--- begin Data records ---

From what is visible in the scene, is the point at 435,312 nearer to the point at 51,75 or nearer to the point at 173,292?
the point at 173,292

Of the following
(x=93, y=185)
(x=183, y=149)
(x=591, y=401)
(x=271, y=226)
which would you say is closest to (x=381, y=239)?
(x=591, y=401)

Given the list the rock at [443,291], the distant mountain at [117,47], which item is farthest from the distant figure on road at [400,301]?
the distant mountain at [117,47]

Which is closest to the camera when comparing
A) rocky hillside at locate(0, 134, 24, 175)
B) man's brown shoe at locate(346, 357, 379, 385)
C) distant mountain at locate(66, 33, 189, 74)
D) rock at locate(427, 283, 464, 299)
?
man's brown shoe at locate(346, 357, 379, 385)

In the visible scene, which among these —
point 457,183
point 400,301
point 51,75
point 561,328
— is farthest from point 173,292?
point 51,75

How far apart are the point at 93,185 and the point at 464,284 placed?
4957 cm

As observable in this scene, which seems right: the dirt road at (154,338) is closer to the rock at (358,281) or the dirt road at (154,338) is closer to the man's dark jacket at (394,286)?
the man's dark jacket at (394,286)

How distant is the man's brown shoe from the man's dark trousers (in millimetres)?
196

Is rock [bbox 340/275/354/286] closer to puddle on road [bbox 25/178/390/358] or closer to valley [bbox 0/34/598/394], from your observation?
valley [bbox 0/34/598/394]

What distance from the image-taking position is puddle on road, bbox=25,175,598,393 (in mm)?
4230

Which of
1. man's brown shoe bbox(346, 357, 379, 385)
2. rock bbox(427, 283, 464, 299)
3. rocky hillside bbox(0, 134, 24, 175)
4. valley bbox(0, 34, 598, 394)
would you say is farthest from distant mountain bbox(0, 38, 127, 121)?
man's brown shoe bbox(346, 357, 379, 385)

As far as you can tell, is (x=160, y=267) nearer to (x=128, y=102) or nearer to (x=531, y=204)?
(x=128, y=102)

--- end Data records ---

_Problem_
All entries must be repeated verbatim.

_Reply_
From what is visible in the scene, is the point at 435,312 nearer to the point at 51,75 or nearer to the point at 173,292?
the point at 173,292

Of the following
(x=93, y=185)
(x=183, y=149)
(x=591, y=401)
(x=271, y=226)
which would you say is closest to (x=381, y=239)?
(x=591, y=401)

Given the list the rock at [443,291], the distant mountain at [117,47], which item is farthest from the distant figure on road at [400,301]?
the distant mountain at [117,47]

Which is closest to the camera when comparing
A) rocky hillside at locate(0, 134, 24, 175)
B) man's brown shoe at locate(346, 357, 379, 385)
C) distant mountain at locate(66, 33, 189, 74)
D) rock at locate(427, 283, 464, 299)
?
man's brown shoe at locate(346, 357, 379, 385)

In the visible scene, which among these —
point 457,183
point 400,301
point 51,75
point 561,328
— is farthest from point 173,292?
point 51,75

How far apart are the point at 93,185 and the point at 464,284 placed?
4957 cm

As observable in this scene, which seems right: the dirt road at (154,338) is closer to the rock at (358,281) or the dirt road at (154,338) is closer to the man's dark jacket at (394,286)?
the man's dark jacket at (394,286)

How distant is the man's brown shoe from the man's dark trousers (in millimetres)?
196

Is rock [bbox 340/275/354/286] closer to puddle on road [bbox 25/178/390/358] or closer to valley [bbox 0/34/598/394], from your observation?
valley [bbox 0/34/598/394]

What distance from the image-taking position is puddle on road, bbox=25,175,598,393 (in mm)?
4230

Which of
1. man's brown shoe bbox(346, 357, 379, 385)
2. rock bbox(427, 283, 464, 299)
3. rocky hillside bbox(0, 134, 24, 175)
4. valley bbox(0, 34, 598, 394)
would you say is farthest from distant mountain bbox(0, 38, 127, 121)?
man's brown shoe bbox(346, 357, 379, 385)

As far as you can tell, is (x=160, y=267) nearer to (x=128, y=102) or nearer to (x=531, y=204)?
(x=128, y=102)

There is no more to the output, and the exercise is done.